### WORK TO COMPLETE
Summarize the BIG-IP licensing thread in two sentences.
EXCERPT PROVIDED START
Screenshot 2024-04-25 at 11 49 12 AM
mikeshimkus commented 4 months ago

Hi @tashian, can your BIG-IPs reach the public F5 license server? Are you using a proxy? See Error licensing: tryUntil: max tries reached: Unknown exception during ping for more info on that error.

tashian commented 4 months ago

Thansk @mikeshimkus for the suggestions. I'm not using a proxy, so I don't think the KB article is relevant. I've just created a new resource group from scratch, and deployed into that. Once the deployment fails, I'm able to sign in from the public internet and license the instance successfully.

I don't know exactly what is happening under the hood with Azure during the deployment, but to me this feels like a race condition. Just a hunch. 🤷🏻

mikeshimkus commented 4 months ago

Still seems to be a connectivity issue to the license server, which is odd since you were able to download the AT packages and config files and later you could reach the license server. I created task EC-510 and will see if I can repro, but it may end up being a Delclarative Onboarding issue since it seems to happen in the middle of DO configuration.

mikeshimkus commented 4 months ago

@tashian I was able to eliminate the templates as a cause by deploying the same BYOL image directly from the marketplace and attempting to license via tmsh:

azureuser@(localhost)(cfg-sync Standalone)(NO LICENSE)(/Common)(tmos)# install sys license registration-key XXXXX-XXXXX-XXXXX-XXXXX-XXXXXXX Warning: the current license is not valid Unknown exception during ping ://:8080

Please open a ticket with F5 support. I was not able to find an existing bug for this issue. Thanks

tashian commented 4 months ago

Hi Mike, thanks for the repro. We (Smallstep) are F5 TAP program partners, and I'm unable to create a support ticket with my F5 login:

Screenshot 2024-05-01 at 4 08 57 PM

I've sent an email to our TAP contact at F5 to let them know about the issue.

Thanks
EXCERPT PROVIDED END
GIVEN DATA START
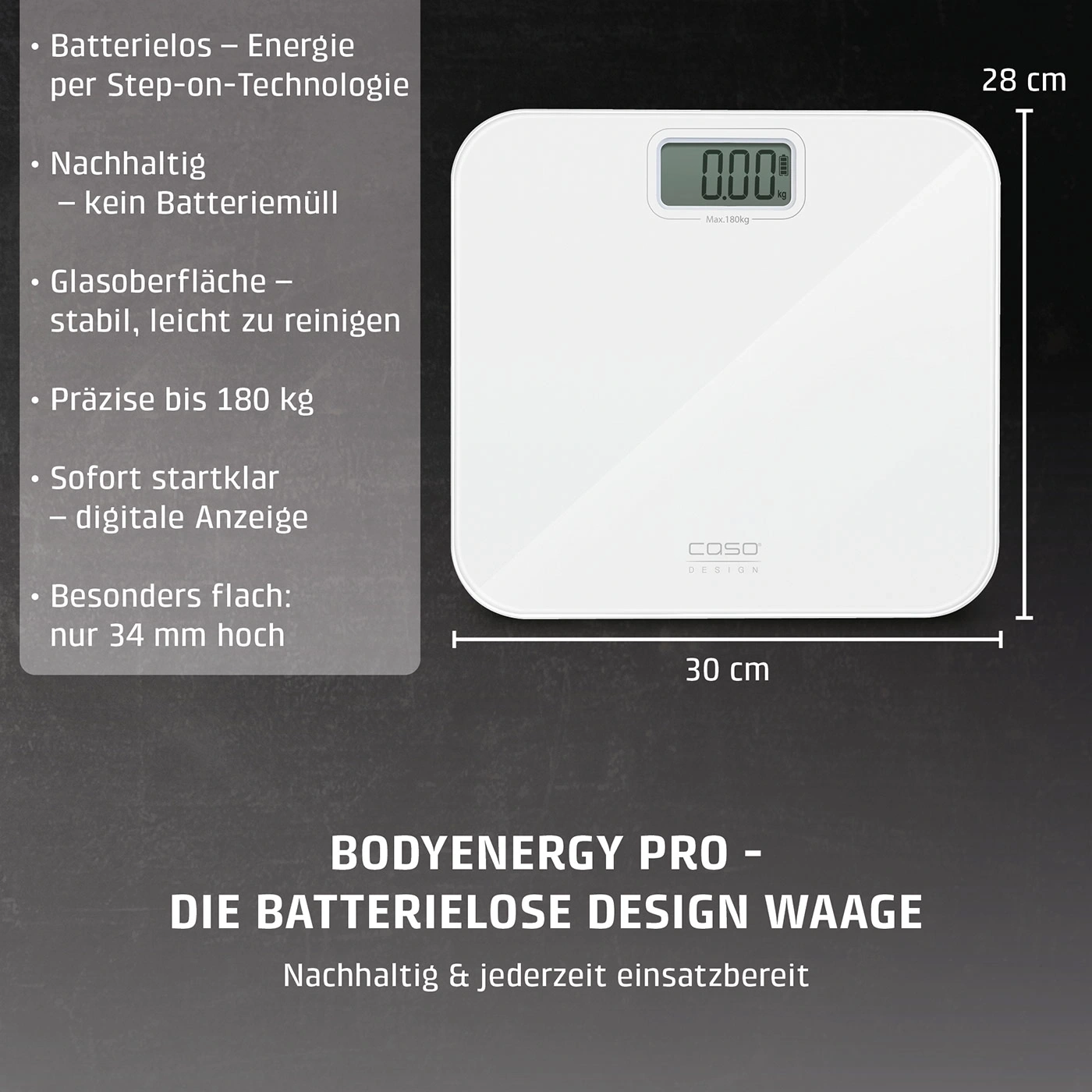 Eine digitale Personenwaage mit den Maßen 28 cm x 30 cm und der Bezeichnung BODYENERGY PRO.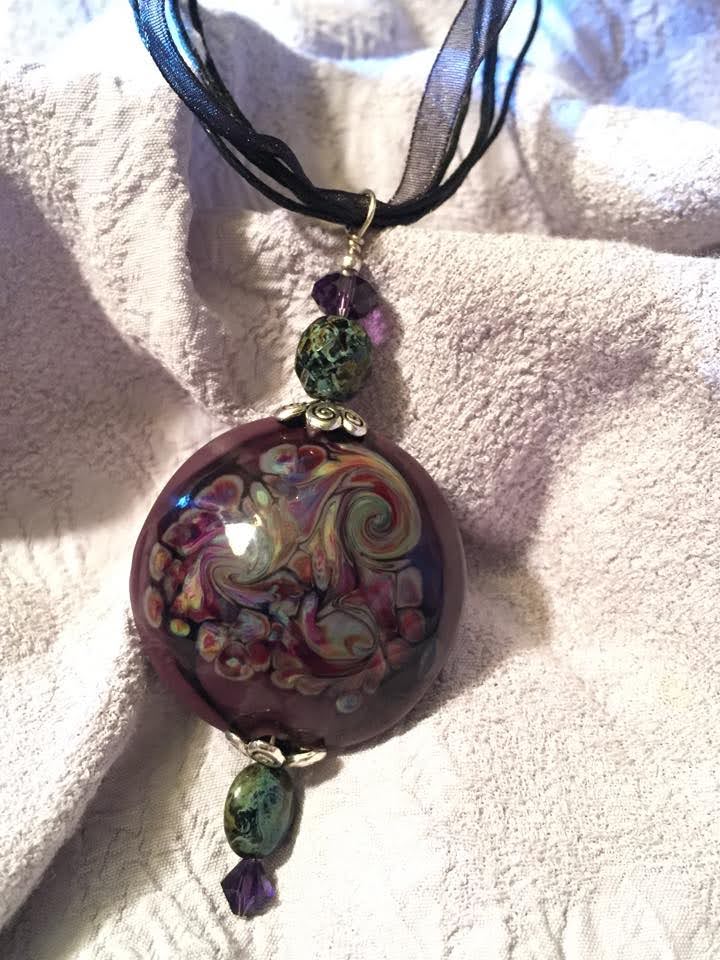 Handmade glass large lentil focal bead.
GIVEN DATA END
### SOLVED EXERCISE
Tashian, who uses no proxy, reported that BIG-IP licensing failed during an Azure deployment, yet after the deployment failed the instance could be licensed successfully from the public internet. Mikeshimkus got the same ping error by deploying the BYOL image directly from the marketplace, which ruled out the templates, and asked for an F5 support ticket; tashian, whose company is an F5 TAP program partner, could not create one with their F5 login and emailed their TAP contact at F5 instead.